Vicarinatutu each to their own eh? Funnily enough anything we do on architecture or city planning gets thousands of reads. People are interested in their city and the way its developed and developing. Food, drink, buildings, news, satire....we're a broad church dear Reverend. Pray where you will. You're always welcome.
Vicar, i dont agree. I think this is a great article - intersting and well researched. Sometimes I lose faith in this site, especially when it bangs on about chorlton and its media types , independant bars etc. This article reminds me of why i come back to the site.
If it's going to be named, use one of the old names - Albert Place, Windy Corner or Village Place - keep reference to the previous use of the area. Or refer to the clearance plan. Generic names such as Liberty Square are just dull.
has anyone published a book on the 1945 scheme? Unless I'm getting my wires crossed, I believe several UK cities had similar bulldozing-into-the-future schemes developed, though none of them happened (unless this is when Glasgow got a motorway through it?). If there isn't a book, perhaps there could be one..?
hmmmmm, you really haven't got anything to do have you Schofield.
I like that picture from the 1945 plan. I like Nova Huta. Is there still time to instigate the plan?
Windy Corner II = the junction of Liverpool Road & Deansgate by the Hilton.
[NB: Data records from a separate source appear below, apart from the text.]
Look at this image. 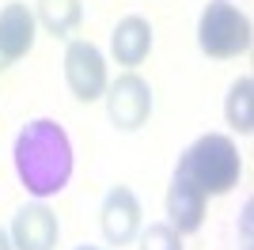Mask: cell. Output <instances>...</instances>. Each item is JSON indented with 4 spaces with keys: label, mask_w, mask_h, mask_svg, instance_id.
Segmentation results:
<instances>
[{
    "label": "cell",
    "mask_w": 254,
    "mask_h": 250,
    "mask_svg": "<svg viewBox=\"0 0 254 250\" xmlns=\"http://www.w3.org/2000/svg\"><path fill=\"white\" fill-rule=\"evenodd\" d=\"M11 159H15V175H19L23 189L34 201L57 197L72 178V140L53 118H38V122L23 125Z\"/></svg>",
    "instance_id": "obj_1"
},
{
    "label": "cell",
    "mask_w": 254,
    "mask_h": 250,
    "mask_svg": "<svg viewBox=\"0 0 254 250\" xmlns=\"http://www.w3.org/2000/svg\"><path fill=\"white\" fill-rule=\"evenodd\" d=\"M175 175L186 178L190 186H197L205 197H224V193H232L239 186L243 159H239V148H235L232 136L205 133L179 156Z\"/></svg>",
    "instance_id": "obj_2"
},
{
    "label": "cell",
    "mask_w": 254,
    "mask_h": 250,
    "mask_svg": "<svg viewBox=\"0 0 254 250\" xmlns=\"http://www.w3.org/2000/svg\"><path fill=\"white\" fill-rule=\"evenodd\" d=\"M197 50L212 61H232L251 53V19L228 0H212L205 4L201 19H197Z\"/></svg>",
    "instance_id": "obj_3"
},
{
    "label": "cell",
    "mask_w": 254,
    "mask_h": 250,
    "mask_svg": "<svg viewBox=\"0 0 254 250\" xmlns=\"http://www.w3.org/2000/svg\"><path fill=\"white\" fill-rule=\"evenodd\" d=\"M106 118L114 129L122 133H137L140 125H148L152 118V83L137 72H126L118 76L114 83H106Z\"/></svg>",
    "instance_id": "obj_4"
},
{
    "label": "cell",
    "mask_w": 254,
    "mask_h": 250,
    "mask_svg": "<svg viewBox=\"0 0 254 250\" xmlns=\"http://www.w3.org/2000/svg\"><path fill=\"white\" fill-rule=\"evenodd\" d=\"M64 83L80 103L103 99L110 80H106V57L95 42H84V38L68 42V50H64Z\"/></svg>",
    "instance_id": "obj_5"
},
{
    "label": "cell",
    "mask_w": 254,
    "mask_h": 250,
    "mask_svg": "<svg viewBox=\"0 0 254 250\" xmlns=\"http://www.w3.org/2000/svg\"><path fill=\"white\" fill-rule=\"evenodd\" d=\"M99 228L110 247H129L140 235V201L129 186H110L99 208Z\"/></svg>",
    "instance_id": "obj_6"
},
{
    "label": "cell",
    "mask_w": 254,
    "mask_h": 250,
    "mask_svg": "<svg viewBox=\"0 0 254 250\" xmlns=\"http://www.w3.org/2000/svg\"><path fill=\"white\" fill-rule=\"evenodd\" d=\"M11 247L15 250H53L61 239V224L46 201H31L11 216Z\"/></svg>",
    "instance_id": "obj_7"
},
{
    "label": "cell",
    "mask_w": 254,
    "mask_h": 250,
    "mask_svg": "<svg viewBox=\"0 0 254 250\" xmlns=\"http://www.w3.org/2000/svg\"><path fill=\"white\" fill-rule=\"evenodd\" d=\"M34 34H38L34 11L23 0H8L0 8V72H8L15 61H23L31 53Z\"/></svg>",
    "instance_id": "obj_8"
},
{
    "label": "cell",
    "mask_w": 254,
    "mask_h": 250,
    "mask_svg": "<svg viewBox=\"0 0 254 250\" xmlns=\"http://www.w3.org/2000/svg\"><path fill=\"white\" fill-rule=\"evenodd\" d=\"M205 205H209V197H205L201 189L190 186L186 178L171 175V186H167V224L179 231V235H193V231H201Z\"/></svg>",
    "instance_id": "obj_9"
},
{
    "label": "cell",
    "mask_w": 254,
    "mask_h": 250,
    "mask_svg": "<svg viewBox=\"0 0 254 250\" xmlns=\"http://www.w3.org/2000/svg\"><path fill=\"white\" fill-rule=\"evenodd\" d=\"M148 53H152V23L144 15L118 19V27L110 31V57L126 68H137L148 61Z\"/></svg>",
    "instance_id": "obj_10"
},
{
    "label": "cell",
    "mask_w": 254,
    "mask_h": 250,
    "mask_svg": "<svg viewBox=\"0 0 254 250\" xmlns=\"http://www.w3.org/2000/svg\"><path fill=\"white\" fill-rule=\"evenodd\" d=\"M34 23L53 38H72L84 23L80 0H34Z\"/></svg>",
    "instance_id": "obj_11"
},
{
    "label": "cell",
    "mask_w": 254,
    "mask_h": 250,
    "mask_svg": "<svg viewBox=\"0 0 254 250\" xmlns=\"http://www.w3.org/2000/svg\"><path fill=\"white\" fill-rule=\"evenodd\" d=\"M224 118H228V125L239 129V133H251L254 129V80L251 76H239V80L228 87Z\"/></svg>",
    "instance_id": "obj_12"
},
{
    "label": "cell",
    "mask_w": 254,
    "mask_h": 250,
    "mask_svg": "<svg viewBox=\"0 0 254 250\" xmlns=\"http://www.w3.org/2000/svg\"><path fill=\"white\" fill-rule=\"evenodd\" d=\"M137 239H140V250H182V235L167 220H156L148 228H140Z\"/></svg>",
    "instance_id": "obj_13"
},
{
    "label": "cell",
    "mask_w": 254,
    "mask_h": 250,
    "mask_svg": "<svg viewBox=\"0 0 254 250\" xmlns=\"http://www.w3.org/2000/svg\"><path fill=\"white\" fill-rule=\"evenodd\" d=\"M0 250H15V247H11V235L4 228H0Z\"/></svg>",
    "instance_id": "obj_14"
},
{
    "label": "cell",
    "mask_w": 254,
    "mask_h": 250,
    "mask_svg": "<svg viewBox=\"0 0 254 250\" xmlns=\"http://www.w3.org/2000/svg\"><path fill=\"white\" fill-rule=\"evenodd\" d=\"M76 250H103V247H76Z\"/></svg>",
    "instance_id": "obj_15"
}]
</instances>
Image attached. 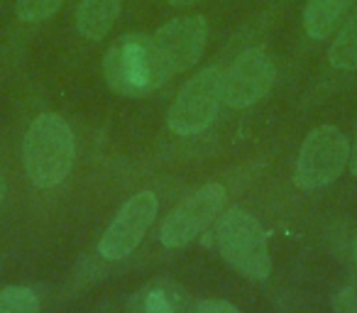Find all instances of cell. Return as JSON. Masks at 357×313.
Returning <instances> with one entry per match:
<instances>
[{
    "label": "cell",
    "instance_id": "6da1fadb",
    "mask_svg": "<svg viewBox=\"0 0 357 313\" xmlns=\"http://www.w3.org/2000/svg\"><path fill=\"white\" fill-rule=\"evenodd\" d=\"M76 147L71 128L61 115L45 113L35 118L22 144V162L37 189H52L69 176Z\"/></svg>",
    "mask_w": 357,
    "mask_h": 313
},
{
    "label": "cell",
    "instance_id": "7a4b0ae2",
    "mask_svg": "<svg viewBox=\"0 0 357 313\" xmlns=\"http://www.w3.org/2000/svg\"><path fill=\"white\" fill-rule=\"evenodd\" d=\"M108 86L120 96H142L167 84L169 76L154 49L152 35H125L103 59Z\"/></svg>",
    "mask_w": 357,
    "mask_h": 313
},
{
    "label": "cell",
    "instance_id": "3957f363",
    "mask_svg": "<svg viewBox=\"0 0 357 313\" xmlns=\"http://www.w3.org/2000/svg\"><path fill=\"white\" fill-rule=\"evenodd\" d=\"M215 245L230 267L248 279H267L272 272L267 235L259 220L245 208H228L215 223Z\"/></svg>",
    "mask_w": 357,
    "mask_h": 313
},
{
    "label": "cell",
    "instance_id": "277c9868",
    "mask_svg": "<svg viewBox=\"0 0 357 313\" xmlns=\"http://www.w3.org/2000/svg\"><path fill=\"white\" fill-rule=\"evenodd\" d=\"M347 162H350V142L342 130L335 125H321L303 139L294 181L306 191L321 189L342 174Z\"/></svg>",
    "mask_w": 357,
    "mask_h": 313
},
{
    "label": "cell",
    "instance_id": "5b68a950",
    "mask_svg": "<svg viewBox=\"0 0 357 313\" xmlns=\"http://www.w3.org/2000/svg\"><path fill=\"white\" fill-rule=\"evenodd\" d=\"M223 79L225 71L220 66H208V69L199 71L178 91L176 100L169 108V128L176 135L204 132L213 123L220 100H223Z\"/></svg>",
    "mask_w": 357,
    "mask_h": 313
},
{
    "label": "cell",
    "instance_id": "8992f818",
    "mask_svg": "<svg viewBox=\"0 0 357 313\" xmlns=\"http://www.w3.org/2000/svg\"><path fill=\"white\" fill-rule=\"evenodd\" d=\"M225 186L206 184L196 194H191L184 204H178L159 230V240L164 247H184L194 243L225 208Z\"/></svg>",
    "mask_w": 357,
    "mask_h": 313
},
{
    "label": "cell",
    "instance_id": "52a82bcc",
    "mask_svg": "<svg viewBox=\"0 0 357 313\" xmlns=\"http://www.w3.org/2000/svg\"><path fill=\"white\" fill-rule=\"evenodd\" d=\"M206 40H208V27H206V17L201 15L176 17L152 35L154 49L169 79L191 69L201 59Z\"/></svg>",
    "mask_w": 357,
    "mask_h": 313
},
{
    "label": "cell",
    "instance_id": "ba28073f",
    "mask_svg": "<svg viewBox=\"0 0 357 313\" xmlns=\"http://www.w3.org/2000/svg\"><path fill=\"white\" fill-rule=\"evenodd\" d=\"M157 196L152 191H139L135 194L123 208L118 211L115 220L98 243V252L105 259H123L142 243L144 233L154 223L157 215Z\"/></svg>",
    "mask_w": 357,
    "mask_h": 313
},
{
    "label": "cell",
    "instance_id": "9c48e42d",
    "mask_svg": "<svg viewBox=\"0 0 357 313\" xmlns=\"http://www.w3.org/2000/svg\"><path fill=\"white\" fill-rule=\"evenodd\" d=\"M274 84L272 59L262 49H248L233 61L223 79V100L230 108H250L269 93Z\"/></svg>",
    "mask_w": 357,
    "mask_h": 313
},
{
    "label": "cell",
    "instance_id": "30bf717a",
    "mask_svg": "<svg viewBox=\"0 0 357 313\" xmlns=\"http://www.w3.org/2000/svg\"><path fill=\"white\" fill-rule=\"evenodd\" d=\"M194 303H191L189 293L184 289H178L176 284L159 279V282H149L135 296L130 298V313H191Z\"/></svg>",
    "mask_w": 357,
    "mask_h": 313
},
{
    "label": "cell",
    "instance_id": "8fae6325",
    "mask_svg": "<svg viewBox=\"0 0 357 313\" xmlns=\"http://www.w3.org/2000/svg\"><path fill=\"white\" fill-rule=\"evenodd\" d=\"M120 13V0H81L76 10V30L91 42H100Z\"/></svg>",
    "mask_w": 357,
    "mask_h": 313
},
{
    "label": "cell",
    "instance_id": "7c38bea8",
    "mask_svg": "<svg viewBox=\"0 0 357 313\" xmlns=\"http://www.w3.org/2000/svg\"><path fill=\"white\" fill-rule=\"evenodd\" d=\"M350 0H308L303 13V27L311 40H326L335 30L337 20L347 10Z\"/></svg>",
    "mask_w": 357,
    "mask_h": 313
},
{
    "label": "cell",
    "instance_id": "4fadbf2b",
    "mask_svg": "<svg viewBox=\"0 0 357 313\" xmlns=\"http://www.w3.org/2000/svg\"><path fill=\"white\" fill-rule=\"evenodd\" d=\"M328 56H331V64L335 66V69H342V71L357 69V6L352 8L350 17L345 20L342 30L337 32Z\"/></svg>",
    "mask_w": 357,
    "mask_h": 313
},
{
    "label": "cell",
    "instance_id": "5bb4252c",
    "mask_svg": "<svg viewBox=\"0 0 357 313\" xmlns=\"http://www.w3.org/2000/svg\"><path fill=\"white\" fill-rule=\"evenodd\" d=\"M0 313H40V298L27 287H8L0 291Z\"/></svg>",
    "mask_w": 357,
    "mask_h": 313
},
{
    "label": "cell",
    "instance_id": "9a60e30c",
    "mask_svg": "<svg viewBox=\"0 0 357 313\" xmlns=\"http://www.w3.org/2000/svg\"><path fill=\"white\" fill-rule=\"evenodd\" d=\"M61 6H64V0H17L15 13L25 22H42L50 20Z\"/></svg>",
    "mask_w": 357,
    "mask_h": 313
},
{
    "label": "cell",
    "instance_id": "2e32d148",
    "mask_svg": "<svg viewBox=\"0 0 357 313\" xmlns=\"http://www.w3.org/2000/svg\"><path fill=\"white\" fill-rule=\"evenodd\" d=\"M191 313H240L238 308L233 306V303H228V301H199V303H194V311Z\"/></svg>",
    "mask_w": 357,
    "mask_h": 313
},
{
    "label": "cell",
    "instance_id": "e0dca14e",
    "mask_svg": "<svg viewBox=\"0 0 357 313\" xmlns=\"http://www.w3.org/2000/svg\"><path fill=\"white\" fill-rule=\"evenodd\" d=\"M350 171L357 176V125H355V144L350 149Z\"/></svg>",
    "mask_w": 357,
    "mask_h": 313
},
{
    "label": "cell",
    "instance_id": "ac0fdd59",
    "mask_svg": "<svg viewBox=\"0 0 357 313\" xmlns=\"http://www.w3.org/2000/svg\"><path fill=\"white\" fill-rule=\"evenodd\" d=\"M172 6L176 8H189V6H196V3H201V0H169Z\"/></svg>",
    "mask_w": 357,
    "mask_h": 313
},
{
    "label": "cell",
    "instance_id": "d6986e66",
    "mask_svg": "<svg viewBox=\"0 0 357 313\" xmlns=\"http://www.w3.org/2000/svg\"><path fill=\"white\" fill-rule=\"evenodd\" d=\"M3 199H6V179L0 176V204H3Z\"/></svg>",
    "mask_w": 357,
    "mask_h": 313
},
{
    "label": "cell",
    "instance_id": "ffe728a7",
    "mask_svg": "<svg viewBox=\"0 0 357 313\" xmlns=\"http://www.w3.org/2000/svg\"><path fill=\"white\" fill-rule=\"evenodd\" d=\"M352 259H355V267H357V240H355V245H352Z\"/></svg>",
    "mask_w": 357,
    "mask_h": 313
},
{
    "label": "cell",
    "instance_id": "44dd1931",
    "mask_svg": "<svg viewBox=\"0 0 357 313\" xmlns=\"http://www.w3.org/2000/svg\"><path fill=\"white\" fill-rule=\"evenodd\" d=\"M355 313H357V311H355Z\"/></svg>",
    "mask_w": 357,
    "mask_h": 313
}]
</instances>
Windy Corner II = the junction of Liverpool Road & Deansgate by the Hilton.
In my youth, some not inconsiderable time ago we referred to it as "The Village", the main attraction being "Blinkers" disco - a wonderful night out, frequented by George Best and others including musicians and radio DJs of the day. Still got the membership card! Sad?
We call it Mojo square
If it was called that Burt, then it isn't on the maps and it isn't signed as such in the square.
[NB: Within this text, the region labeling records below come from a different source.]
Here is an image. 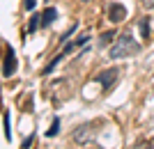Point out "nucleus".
Returning a JSON list of instances; mask_svg holds the SVG:
<instances>
[{
	"mask_svg": "<svg viewBox=\"0 0 154 149\" xmlns=\"http://www.w3.org/2000/svg\"><path fill=\"white\" fill-rule=\"evenodd\" d=\"M16 71V55H14V48L7 46V58H5V64H2V76H12Z\"/></svg>",
	"mask_w": 154,
	"mask_h": 149,
	"instance_id": "obj_5",
	"label": "nucleus"
},
{
	"mask_svg": "<svg viewBox=\"0 0 154 149\" xmlns=\"http://www.w3.org/2000/svg\"><path fill=\"white\" fill-rule=\"evenodd\" d=\"M39 25H42V14H32V16H30V25H28V30H30V32H35Z\"/></svg>",
	"mask_w": 154,
	"mask_h": 149,
	"instance_id": "obj_8",
	"label": "nucleus"
},
{
	"mask_svg": "<svg viewBox=\"0 0 154 149\" xmlns=\"http://www.w3.org/2000/svg\"><path fill=\"white\" fill-rule=\"evenodd\" d=\"M58 133H60V119L55 117V119H53V124H51V129L46 131V136L53 138V136H58Z\"/></svg>",
	"mask_w": 154,
	"mask_h": 149,
	"instance_id": "obj_9",
	"label": "nucleus"
},
{
	"mask_svg": "<svg viewBox=\"0 0 154 149\" xmlns=\"http://www.w3.org/2000/svg\"><path fill=\"white\" fill-rule=\"evenodd\" d=\"M35 7V0H26V9H32Z\"/></svg>",
	"mask_w": 154,
	"mask_h": 149,
	"instance_id": "obj_15",
	"label": "nucleus"
},
{
	"mask_svg": "<svg viewBox=\"0 0 154 149\" xmlns=\"http://www.w3.org/2000/svg\"><path fill=\"white\" fill-rule=\"evenodd\" d=\"M108 19L113 21V23H120V21L127 19V7L120 5V2H113V5H108Z\"/></svg>",
	"mask_w": 154,
	"mask_h": 149,
	"instance_id": "obj_4",
	"label": "nucleus"
},
{
	"mask_svg": "<svg viewBox=\"0 0 154 149\" xmlns=\"http://www.w3.org/2000/svg\"><path fill=\"white\" fill-rule=\"evenodd\" d=\"M81 2H88V0H81Z\"/></svg>",
	"mask_w": 154,
	"mask_h": 149,
	"instance_id": "obj_16",
	"label": "nucleus"
},
{
	"mask_svg": "<svg viewBox=\"0 0 154 149\" xmlns=\"http://www.w3.org/2000/svg\"><path fill=\"white\" fill-rule=\"evenodd\" d=\"M140 5L145 9H154V0H140Z\"/></svg>",
	"mask_w": 154,
	"mask_h": 149,
	"instance_id": "obj_14",
	"label": "nucleus"
},
{
	"mask_svg": "<svg viewBox=\"0 0 154 149\" xmlns=\"http://www.w3.org/2000/svg\"><path fill=\"white\" fill-rule=\"evenodd\" d=\"M117 76H120V69H106V71H101V73H97L94 76V83H99L101 85V90L103 92H108L113 85H115V80H117Z\"/></svg>",
	"mask_w": 154,
	"mask_h": 149,
	"instance_id": "obj_3",
	"label": "nucleus"
},
{
	"mask_svg": "<svg viewBox=\"0 0 154 149\" xmlns=\"http://www.w3.org/2000/svg\"><path fill=\"white\" fill-rule=\"evenodd\" d=\"M113 37H115V32H103V34H101V46L110 44V41H113Z\"/></svg>",
	"mask_w": 154,
	"mask_h": 149,
	"instance_id": "obj_10",
	"label": "nucleus"
},
{
	"mask_svg": "<svg viewBox=\"0 0 154 149\" xmlns=\"http://www.w3.org/2000/svg\"><path fill=\"white\" fill-rule=\"evenodd\" d=\"M35 138H37V136H35V133H30V136H28L26 140H23V149H28V147H30V145L35 142Z\"/></svg>",
	"mask_w": 154,
	"mask_h": 149,
	"instance_id": "obj_11",
	"label": "nucleus"
},
{
	"mask_svg": "<svg viewBox=\"0 0 154 149\" xmlns=\"http://www.w3.org/2000/svg\"><path fill=\"white\" fill-rule=\"evenodd\" d=\"M138 51H140V44L134 39V34L127 32V34H120L117 41L110 46L108 58L110 60H122V58H131V55H136Z\"/></svg>",
	"mask_w": 154,
	"mask_h": 149,
	"instance_id": "obj_1",
	"label": "nucleus"
},
{
	"mask_svg": "<svg viewBox=\"0 0 154 149\" xmlns=\"http://www.w3.org/2000/svg\"><path fill=\"white\" fill-rule=\"evenodd\" d=\"M136 149H152V142H149V140H145V142H138V145H136Z\"/></svg>",
	"mask_w": 154,
	"mask_h": 149,
	"instance_id": "obj_12",
	"label": "nucleus"
},
{
	"mask_svg": "<svg viewBox=\"0 0 154 149\" xmlns=\"http://www.w3.org/2000/svg\"><path fill=\"white\" fill-rule=\"evenodd\" d=\"M2 126H5V138H7V140H12V126H9V110H5V115H2Z\"/></svg>",
	"mask_w": 154,
	"mask_h": 149,
	"instance_id": "obj_7",
	"label": "nucleus"
},
{
	"mask_svg": "<svg viewBox=\"0 0 154 149\" xmlns=\"http://www.w3.org/2000/svg\"><path fill=\"white\" fill-rule=\"evenodd\" d=\"M140 30H143V37L149 34V28H147V21H140Z\"/></svg>",
	"mask_w": 154,
	"mask_h": 149,
	"instance_id": "obj_13",
	"label": "nucleus"
},
{
	"mask_svg": "<svg viewBox=\"0 0 154 149\" xmlns=\"http://www.w3.org/2000/svg\"><path fill=\"white\" fill-rule=\"evenodd\" d=\"M97 136V129H94V124H81L76 131H74V136H71V140L76 145H90L92 140H94Z\"/></svg>",
	"mask_w": 154,
	"mask_h": 149,
	"instance_id": "obj_2",
	"label": "nucleus"
},
{
	"mask_svg": "<svg viewBox=\"0 0 154 149\" xmlns=\"http://www.w3.org/2000/svg\"><path fill=\"white\" fill-rule=\"evenodd\" d=\"M55 16H58V12H55L53 7L44 9V12H42V25H44V28H48V25L53 23V21H55Z\"/></svg>",
	"mask_w": 154,
	"mask_h": 149,
	"instance_id": "obj_6",
	"label": "nucleus"
}]
</instances>
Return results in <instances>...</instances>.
I always thought it was called Motor Street Square...which is very rock n roll (Mojo overlooking helps). A Chinese Whisper than I took to be gospel.
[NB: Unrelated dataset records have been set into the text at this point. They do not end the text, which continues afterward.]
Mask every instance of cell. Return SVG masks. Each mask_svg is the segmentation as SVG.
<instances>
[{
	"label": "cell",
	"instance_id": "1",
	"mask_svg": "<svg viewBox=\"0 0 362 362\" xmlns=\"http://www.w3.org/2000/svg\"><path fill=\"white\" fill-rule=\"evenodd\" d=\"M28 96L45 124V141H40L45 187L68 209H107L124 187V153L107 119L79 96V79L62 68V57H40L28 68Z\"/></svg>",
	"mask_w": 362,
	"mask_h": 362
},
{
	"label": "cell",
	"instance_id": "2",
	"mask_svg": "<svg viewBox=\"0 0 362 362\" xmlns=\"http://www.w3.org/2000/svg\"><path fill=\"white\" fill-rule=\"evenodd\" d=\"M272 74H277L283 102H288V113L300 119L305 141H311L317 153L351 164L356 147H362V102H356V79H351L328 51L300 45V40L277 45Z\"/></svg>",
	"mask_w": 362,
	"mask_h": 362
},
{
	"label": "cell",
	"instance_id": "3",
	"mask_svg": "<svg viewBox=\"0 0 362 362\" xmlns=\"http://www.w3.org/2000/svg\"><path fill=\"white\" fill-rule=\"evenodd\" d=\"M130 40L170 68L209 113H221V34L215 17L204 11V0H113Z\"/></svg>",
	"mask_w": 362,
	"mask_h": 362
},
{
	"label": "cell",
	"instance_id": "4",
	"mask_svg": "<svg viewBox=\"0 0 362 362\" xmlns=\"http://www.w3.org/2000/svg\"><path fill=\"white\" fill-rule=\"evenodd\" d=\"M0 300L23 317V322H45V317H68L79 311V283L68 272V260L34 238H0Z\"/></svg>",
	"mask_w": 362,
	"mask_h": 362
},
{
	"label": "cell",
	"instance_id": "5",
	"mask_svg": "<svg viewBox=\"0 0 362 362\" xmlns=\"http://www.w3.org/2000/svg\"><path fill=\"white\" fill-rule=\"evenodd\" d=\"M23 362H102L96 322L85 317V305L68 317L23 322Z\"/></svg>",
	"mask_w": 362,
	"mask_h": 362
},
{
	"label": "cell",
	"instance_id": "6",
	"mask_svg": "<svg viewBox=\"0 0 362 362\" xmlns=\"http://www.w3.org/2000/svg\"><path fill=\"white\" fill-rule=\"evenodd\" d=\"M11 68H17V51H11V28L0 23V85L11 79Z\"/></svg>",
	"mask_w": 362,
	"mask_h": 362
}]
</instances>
What about Irwell Square or Place?It is geographically correct and not too fancy or twee.
Why not call it 'George Best Square' and allow Manchester's street drinkers to gather there in the great man's name?
Call it Wilson square in memory of the good man. He had a lot of wind and would probably approve of the music coming out of Mojo.
It obviously has no name because it is part of Manchester's "Masonic Quarter" with the Hall and the Blackfriars Bridge etc.